Texte extrait:
-*-*-

Argentine: la justice reconnaît l'Etat "responsable" d'un massacre d'indigènes il y un siècle

Ni témoins, ni survivants, ni accusés, mais un "procès de la vérité" pour réparer et pour l'histoire: la justice argentine a formellement reconnu jeudi la "responsabilité" de l'Etat dans le massacre de plus de 400 indigènes en 1924 dans une réserve du Chaco (nord), lors d'une procédure inédite dans le pays.

Cette procédure, lancée en 2004 à travers des recherches et le recueil de souvenirs oraux, le "procès de Napalpi", a aussi permis aux descendants de retrouver les langues de leurs ancêtres --le qom, le mocoit-- elles-aussi victimes collatérales, car sciemment tues "pour survivre".

Le tribunal de Resistencia, au terme de six audiences étalées sur un mois, et dans un verdict symboliquement lu jeudi en espagnol et en langues qom et mocoit, a considéré qu'était "prouvée la responsabilité de l'Etat" dans "des crimes contre l'humanité" dans le cadre d'un "génocide indigène".

Il a établi que "le matin du samedi 19 juillet 1924, une centaine de policiers, gendarmes et quelques civils armés, appuyés par un avion, sont arrivés dans la zone de la réserve où un millier de personnes, des familles Qom et Mocoit, et des ouvriers agricoles menaient une grève", pour protester contre leur conditions de quasi-esclavage dans les champs de coton.

Cet équipage en armes a ouvert le feu pendant plus d'une heure et "entre 400 et 500 membres des groupes ethniques Qom et Mocoit sont morts (...), les blessés qui n'ont pu s'échapper ont été tués de la manière la plus cruelle possible", avec des mutilations, des enterrements dans des fosses communes.

Pour ce qui est connu comme "le massacre de Napalpi", dont la mémoire a réémergé depuis une quinzaine d'années, la juge Zunilda Niremperger présidant le tribunal a ordonné des "mesures de réparation historique".

-*-*-

Consigne: Poursuivez l'article sur le procès du massacre de Napalpi à la suite de sa dernière phrase.

Enregistrements:

-*-*-

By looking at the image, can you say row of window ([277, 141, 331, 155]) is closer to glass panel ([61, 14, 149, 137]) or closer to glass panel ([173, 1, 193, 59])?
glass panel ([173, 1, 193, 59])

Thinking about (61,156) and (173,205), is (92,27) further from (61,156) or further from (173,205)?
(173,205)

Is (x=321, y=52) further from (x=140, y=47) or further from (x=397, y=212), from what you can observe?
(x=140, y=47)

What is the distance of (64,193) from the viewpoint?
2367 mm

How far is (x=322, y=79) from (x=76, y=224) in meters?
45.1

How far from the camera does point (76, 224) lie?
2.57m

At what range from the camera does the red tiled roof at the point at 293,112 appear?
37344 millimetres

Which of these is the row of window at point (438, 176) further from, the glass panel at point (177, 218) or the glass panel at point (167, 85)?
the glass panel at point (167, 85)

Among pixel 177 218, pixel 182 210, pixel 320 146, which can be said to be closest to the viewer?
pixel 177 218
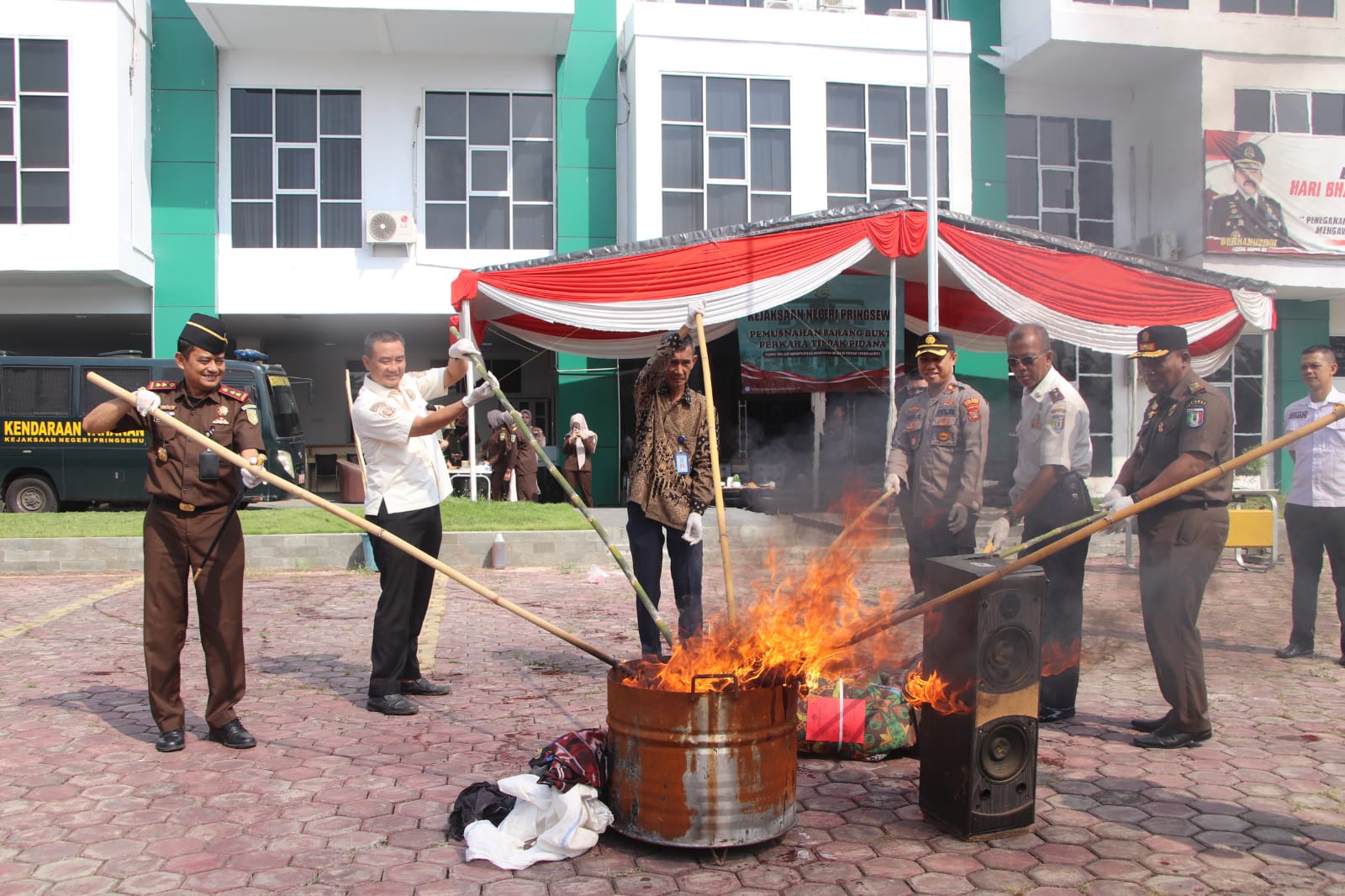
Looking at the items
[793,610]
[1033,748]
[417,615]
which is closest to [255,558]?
[417,615]

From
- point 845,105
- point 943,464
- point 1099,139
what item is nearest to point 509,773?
point 943,464

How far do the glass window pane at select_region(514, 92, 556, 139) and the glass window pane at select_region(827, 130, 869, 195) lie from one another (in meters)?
5.01

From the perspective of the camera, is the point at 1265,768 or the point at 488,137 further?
the point at 488,137

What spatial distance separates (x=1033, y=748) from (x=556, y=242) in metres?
14.9

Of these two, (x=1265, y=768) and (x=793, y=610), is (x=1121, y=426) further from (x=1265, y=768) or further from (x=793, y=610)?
(x=793, y=610)

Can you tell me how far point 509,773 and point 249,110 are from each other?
52.4ft

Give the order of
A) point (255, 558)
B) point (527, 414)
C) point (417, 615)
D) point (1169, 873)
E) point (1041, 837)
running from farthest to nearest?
point (527, 414) → point (255, 558) → point (417, 615) → point (1041, 837) → point (1169, 873)

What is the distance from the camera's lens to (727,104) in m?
16.4

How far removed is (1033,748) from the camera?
A: 3.35 m

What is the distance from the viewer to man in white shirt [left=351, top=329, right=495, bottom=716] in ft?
15.6

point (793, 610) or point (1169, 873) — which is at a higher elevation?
point (793, 610)

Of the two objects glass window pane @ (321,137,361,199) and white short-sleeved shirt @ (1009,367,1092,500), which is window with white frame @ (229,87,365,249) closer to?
glass window pane @ (321,137,361,199)

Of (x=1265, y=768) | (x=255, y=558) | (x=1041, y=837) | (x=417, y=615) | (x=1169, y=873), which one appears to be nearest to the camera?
(x=1169, y=873)

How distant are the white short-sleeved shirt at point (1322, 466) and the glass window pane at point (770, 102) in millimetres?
11843
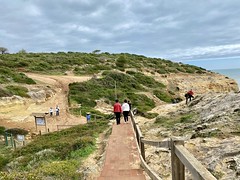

-*-*-

Réponse:
Parmi celles-ci, la publication du verdict au Journal officiel, l'inclusion du massacre dans les programmes scolaires, la diffusion du procès à la télévision publique, la poursuite des recherches médico-légales pour exhumer et remettre des restes des victimes. Un mémorial a déjà été érigé en 2020.

Le thème d'une réparation économique n'a été ni un enjeu ni une demande formulée lors des débats, même si le jugement en théorie pourrait ouvrir la voie à des démarches au civil.

- "Les grand-mères se sont mises à parler" -

Sans "accusé" pour répondre du crime, le procès de Napalpi, à large valeur symbolique, est néanmoins une première en Argentine, et le marqueur d'une visibilité accrue des exactions contre les peuples indigènes lors de la construction de l'Argentine comme nation, tout au long du 19e siècle et au-delà.

La province du Chaco (qui n'existait pas à l'époque des faits), le secrétariat des Droits humains (gouvernemental) et l'Institut de l'Aborigène chaqueño étaient co-plaignants dans la procédure.

La juge Niremperger avait prévenu d'emblée que le procès "ne recherchait pas une responsabilité pénale, mais à connaître la vérité, afin de réhabiliter la mémoire des peuples, panser les blessures, réparer et aussi activer la mémoire et la conscience de ces violations des droits humains".

Raquel Esquivel, une enseignante de 33 ans d'origine Qom, et dont les recherches menées depuis des années ont été présentées au procès, a raconté à l'AFP la patiente quête qui a permis de dénicher de rares survivants et recueillir leurs mots.

Comme Melitona Enrique, décédée en 2008, et qui s'exprimait en qom, sa seule langue. Ou Rosa Grilo, qui aurait entre 110 et 114 ans, et dont le procès a pu visionner le témoignage vidéo, filmé en 2018.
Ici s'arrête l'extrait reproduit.